In Chef Infra Client 17 (April 2021) and some earlier versions, unified mode is not enabled by default. Enable unified mode on a custom resource with unified_mode true
. Chef Infra Client displays a deprecation message with unified_mode false
.
In Chef Infra Client 18 (April 2022), unified_mode true
will become the default behavior.
Chef Infra Client | Unified Mode |
---|---|
18.x (2022) | Default: unified_mode true |
17.x (2021) | Default: unified_mode false |
16.x (2020) | Default: unified_mode false |
15.3 and higher | Default: unified_mode false |
15.0–15.2 | Not available |
14.14-14.15 | Default: unified_mode false |
Lower than 14.14 | Not available |
Enable Unified Mode
Enable unified mode by adding the unified_mode true
in a custom resource. You can upgrade most custom resources to use unified mode without additional work other than testing and validation.
# enable unified mode
unified_mode true
provides :myresource
actions :run do
[...]
end
Actions on Later Resources
Since unified mode executes your resource as it is compiled, :immediate
notifications that execute later resources are handled differently than in the past.
:immediate
Notifications to Later Resources
Unified mode delays immediate notifications to later resources. In unified mode, the Chef Infra Client saves immediate notifications and executes them when the later resource is parsed. Immediate notifications to prior resources and delayed notifications behave the same as they did before unified mode.
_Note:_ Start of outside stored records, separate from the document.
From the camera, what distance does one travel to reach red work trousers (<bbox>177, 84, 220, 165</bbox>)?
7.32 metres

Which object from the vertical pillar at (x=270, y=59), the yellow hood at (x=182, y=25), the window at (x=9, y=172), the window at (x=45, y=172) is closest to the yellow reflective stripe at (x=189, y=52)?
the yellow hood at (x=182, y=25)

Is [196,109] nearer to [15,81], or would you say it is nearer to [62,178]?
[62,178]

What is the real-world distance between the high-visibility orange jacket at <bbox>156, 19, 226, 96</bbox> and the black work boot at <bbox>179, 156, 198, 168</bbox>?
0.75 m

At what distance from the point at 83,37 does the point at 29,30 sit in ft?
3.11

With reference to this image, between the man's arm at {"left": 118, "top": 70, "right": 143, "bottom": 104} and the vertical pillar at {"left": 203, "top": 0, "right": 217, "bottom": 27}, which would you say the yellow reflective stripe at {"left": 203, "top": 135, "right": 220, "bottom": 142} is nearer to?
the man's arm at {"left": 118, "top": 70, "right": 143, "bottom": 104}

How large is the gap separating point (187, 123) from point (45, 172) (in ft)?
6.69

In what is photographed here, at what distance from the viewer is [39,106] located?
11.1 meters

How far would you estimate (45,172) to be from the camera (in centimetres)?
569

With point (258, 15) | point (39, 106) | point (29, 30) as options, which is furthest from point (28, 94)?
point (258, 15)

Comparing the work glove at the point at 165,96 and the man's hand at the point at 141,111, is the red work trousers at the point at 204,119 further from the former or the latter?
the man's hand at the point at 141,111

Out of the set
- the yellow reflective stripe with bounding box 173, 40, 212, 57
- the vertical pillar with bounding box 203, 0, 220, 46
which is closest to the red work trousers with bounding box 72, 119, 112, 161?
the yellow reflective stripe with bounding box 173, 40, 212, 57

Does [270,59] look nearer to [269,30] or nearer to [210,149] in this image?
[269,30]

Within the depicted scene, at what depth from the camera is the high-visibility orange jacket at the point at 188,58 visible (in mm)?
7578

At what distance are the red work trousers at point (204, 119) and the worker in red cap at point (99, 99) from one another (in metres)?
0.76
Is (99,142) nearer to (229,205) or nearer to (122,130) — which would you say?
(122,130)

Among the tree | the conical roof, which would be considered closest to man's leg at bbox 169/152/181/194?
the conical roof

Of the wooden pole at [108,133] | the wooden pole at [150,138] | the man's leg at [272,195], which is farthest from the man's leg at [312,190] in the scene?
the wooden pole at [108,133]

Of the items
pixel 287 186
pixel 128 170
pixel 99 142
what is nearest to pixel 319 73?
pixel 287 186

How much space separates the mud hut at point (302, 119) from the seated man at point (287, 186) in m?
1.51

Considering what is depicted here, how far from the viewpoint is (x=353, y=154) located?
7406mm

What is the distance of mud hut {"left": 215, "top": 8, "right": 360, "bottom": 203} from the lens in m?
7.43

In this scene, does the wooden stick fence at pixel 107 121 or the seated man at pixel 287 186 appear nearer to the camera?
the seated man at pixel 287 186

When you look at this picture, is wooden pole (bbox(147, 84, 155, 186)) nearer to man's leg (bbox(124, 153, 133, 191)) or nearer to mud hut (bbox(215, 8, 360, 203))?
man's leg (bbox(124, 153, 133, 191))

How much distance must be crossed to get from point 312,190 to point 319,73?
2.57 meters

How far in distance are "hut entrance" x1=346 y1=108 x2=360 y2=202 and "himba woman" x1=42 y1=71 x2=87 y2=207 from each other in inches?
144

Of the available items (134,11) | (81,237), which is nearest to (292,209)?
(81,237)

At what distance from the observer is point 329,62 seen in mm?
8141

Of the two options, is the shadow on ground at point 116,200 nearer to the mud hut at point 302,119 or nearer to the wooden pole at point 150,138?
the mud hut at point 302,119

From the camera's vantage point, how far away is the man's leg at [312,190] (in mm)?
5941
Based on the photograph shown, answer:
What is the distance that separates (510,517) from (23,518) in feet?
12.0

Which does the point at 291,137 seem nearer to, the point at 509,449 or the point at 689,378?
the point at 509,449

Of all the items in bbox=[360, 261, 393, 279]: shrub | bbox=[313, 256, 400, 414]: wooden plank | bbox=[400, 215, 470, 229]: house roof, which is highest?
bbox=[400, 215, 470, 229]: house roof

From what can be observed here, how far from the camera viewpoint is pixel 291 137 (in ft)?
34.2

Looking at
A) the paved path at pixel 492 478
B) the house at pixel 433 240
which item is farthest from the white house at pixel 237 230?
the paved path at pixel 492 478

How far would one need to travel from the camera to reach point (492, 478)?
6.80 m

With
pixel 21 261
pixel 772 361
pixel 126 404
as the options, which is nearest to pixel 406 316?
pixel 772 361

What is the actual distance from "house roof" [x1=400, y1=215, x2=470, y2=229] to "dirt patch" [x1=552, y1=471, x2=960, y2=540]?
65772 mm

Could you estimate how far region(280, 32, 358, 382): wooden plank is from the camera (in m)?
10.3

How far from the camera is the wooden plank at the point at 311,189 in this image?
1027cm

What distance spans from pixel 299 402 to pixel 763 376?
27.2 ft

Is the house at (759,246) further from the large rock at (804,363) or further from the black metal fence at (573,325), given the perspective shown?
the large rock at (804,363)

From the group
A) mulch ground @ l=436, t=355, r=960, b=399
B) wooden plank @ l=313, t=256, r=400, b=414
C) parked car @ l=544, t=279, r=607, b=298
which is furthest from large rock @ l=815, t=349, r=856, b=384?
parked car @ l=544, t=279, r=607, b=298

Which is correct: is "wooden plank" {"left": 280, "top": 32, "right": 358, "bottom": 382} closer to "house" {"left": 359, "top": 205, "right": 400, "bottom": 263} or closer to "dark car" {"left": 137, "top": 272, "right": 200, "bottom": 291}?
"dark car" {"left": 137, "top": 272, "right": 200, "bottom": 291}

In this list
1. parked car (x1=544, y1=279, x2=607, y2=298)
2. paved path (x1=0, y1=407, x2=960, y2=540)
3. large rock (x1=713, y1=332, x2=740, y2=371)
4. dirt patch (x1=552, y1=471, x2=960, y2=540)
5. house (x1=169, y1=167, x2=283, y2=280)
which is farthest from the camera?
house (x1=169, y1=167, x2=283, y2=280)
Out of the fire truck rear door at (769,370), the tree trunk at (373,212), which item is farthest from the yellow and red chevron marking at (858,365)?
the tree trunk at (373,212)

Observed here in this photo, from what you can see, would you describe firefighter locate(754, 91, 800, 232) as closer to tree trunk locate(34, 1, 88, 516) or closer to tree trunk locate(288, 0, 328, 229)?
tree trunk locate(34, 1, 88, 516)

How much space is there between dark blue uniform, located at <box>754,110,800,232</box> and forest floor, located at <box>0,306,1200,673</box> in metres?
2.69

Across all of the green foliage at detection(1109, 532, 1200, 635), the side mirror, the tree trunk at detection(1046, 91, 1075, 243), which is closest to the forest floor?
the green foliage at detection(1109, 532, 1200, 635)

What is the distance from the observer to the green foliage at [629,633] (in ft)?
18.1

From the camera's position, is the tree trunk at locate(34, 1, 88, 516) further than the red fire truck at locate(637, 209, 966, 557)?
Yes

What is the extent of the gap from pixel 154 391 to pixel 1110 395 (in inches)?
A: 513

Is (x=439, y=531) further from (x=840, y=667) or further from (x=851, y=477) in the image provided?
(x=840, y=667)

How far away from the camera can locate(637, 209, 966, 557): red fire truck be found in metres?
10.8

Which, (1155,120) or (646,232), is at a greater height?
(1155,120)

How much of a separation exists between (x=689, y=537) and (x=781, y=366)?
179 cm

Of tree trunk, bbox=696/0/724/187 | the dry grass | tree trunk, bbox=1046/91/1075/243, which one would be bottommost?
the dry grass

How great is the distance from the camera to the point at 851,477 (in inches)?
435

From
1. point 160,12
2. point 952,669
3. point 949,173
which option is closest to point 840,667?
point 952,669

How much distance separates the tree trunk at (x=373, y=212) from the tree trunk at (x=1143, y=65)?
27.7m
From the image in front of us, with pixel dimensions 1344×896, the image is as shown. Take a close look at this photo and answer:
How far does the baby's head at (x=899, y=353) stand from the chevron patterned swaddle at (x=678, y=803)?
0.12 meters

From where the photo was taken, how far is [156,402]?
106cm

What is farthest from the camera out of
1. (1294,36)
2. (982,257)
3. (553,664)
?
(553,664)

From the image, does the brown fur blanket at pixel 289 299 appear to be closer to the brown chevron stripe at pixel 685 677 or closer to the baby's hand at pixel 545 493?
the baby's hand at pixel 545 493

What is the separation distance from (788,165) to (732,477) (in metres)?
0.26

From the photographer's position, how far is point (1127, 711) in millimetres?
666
The end result of sequentially chaining immediate notifications is the same as before unified mode. Instead of immediately notifying results, the notifications fire in order as they are parsed, which has the same outcome. If the parse order and the intended execution order are different, then the results may be different and are a reflection of the parse order.
The changes to sending immediate notification could result in subtle changes to behaviors in some resources, but it is not a breaking change to common patterns of writing resources.
Chaining immediate notifications to later resources:
remote_file "#{Chef::Config[:file_cache_path]}/myservice.tgz" do
source "http://acme.com/myservice.tgz"
notifies :extract, "archive_file[myservice.tgz]", :immediately
end
archive_file "#{Chef::Config[:file_cache_path]}/myservice.tgz" do
destination '/srv/myservice'
notifies :start, "service[myservice]", :immediately
action :nothing
end
service "myservice" do
action :nothing
end
:before
Notifications to Later Resources
In unified mode, you must declare a resource before sending a before
notification to it.
Resources that subscribe to a before
notification to a later resource must be declared after the resource that triggers the notification.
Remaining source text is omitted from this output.